Special Feature: The Evolution and Creation of E.T. [50:00] A bit more recent and longer doc than the previous, showing Spielberg talking about the story's origins, the film's themes and the personal influences the director injected into it. With more Behind-the-Scene footage interspersed throughout, several comments from other key players revolve around working with each other and the alien creature, the casting and of course, developing the right look for “E.T.” and the casts' emotional response. Best bits are towards the end with comparisons of the original 1982 cut to the digital alterations of the 2002 version, which actually look awful but Spielberg defends wholeheartedly.
Special Feature: The E.T. Reunion [18:00] Steven Spielberg and Kathleen Kennedy reunite with the main cast to talk and reminisce on the production, working with one other and the film's impact on each person's life.

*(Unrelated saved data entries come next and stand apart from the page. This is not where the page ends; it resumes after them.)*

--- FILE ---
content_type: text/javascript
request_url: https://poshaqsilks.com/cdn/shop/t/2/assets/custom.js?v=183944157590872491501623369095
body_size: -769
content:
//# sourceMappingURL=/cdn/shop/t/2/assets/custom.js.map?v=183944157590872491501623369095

Special Feature: The Music of E.T.: A Discussion with John Williams [10:00] A brief but fairly interesting conversation with John Williams, where he talks about his impression of the film and about developing one of the most memorable cinematic scores.

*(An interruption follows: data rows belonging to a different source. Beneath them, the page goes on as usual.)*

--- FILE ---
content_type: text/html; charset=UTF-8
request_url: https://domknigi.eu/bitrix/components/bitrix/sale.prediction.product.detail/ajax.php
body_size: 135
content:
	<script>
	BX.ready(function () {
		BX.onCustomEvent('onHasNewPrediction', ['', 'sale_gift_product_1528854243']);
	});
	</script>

Special Feature: The 20th Anniversary Premiere [18:00] A look at the preparation, rehearsal and work that went into the 2002 theatrical premiere with a live performance of John Williams's score.
Special Feature: Designs, Photographs and Marketing [1080p] Broken into six categories, this is a still gallery of concept art and design by Ed Verreaux, Carlo Rambaldi and Ralph McQuarrie. There is also a large collection of production stills and marketing photos for fans to enjoy.
Theatrical Trailer: The Original Theatrical preview. Special Olympics TV Spot: Vintage TV spot for the Special Olympics with “E.T.”
Finally, following one box-office success after another, Steven Spielberg delivered another blockbuster smash with 'E.T. the Extra-Terrestrial,' a sci-fi masterpiece about friendship, family, and dealing with feelings of loneliness. During its release, the simple story of a boy befriending a stranded alien captured the imagination of the world, quickly growing into a cultural phenomenon and is today remembered as a timeless classic with a universal appeal for future generations. The Blu-ray lands with a spectacular and cinematic high-definition transfer, along with an excellent audio presentation that will surely entertain. While many of the supplements are the same from previous inferior NTSC DVD releases, the package includes two new exclusives that will satisfy fans, making this Blu-ray edition a must-own. Ever since I first viewed this beautiful film in London and had a 10 hanky Kleenex crying experience, like the rest of the cinema going public as the credits rolled up the screen, I have loved this exquisite beautiful film ever since and now I have this equally beautiful designed Limited Edition SteelBook exclusive to a UK Release, it has now gone pride of place in my ever increasing Steven Spielberg Blu-ray Collection. Highly Recommended!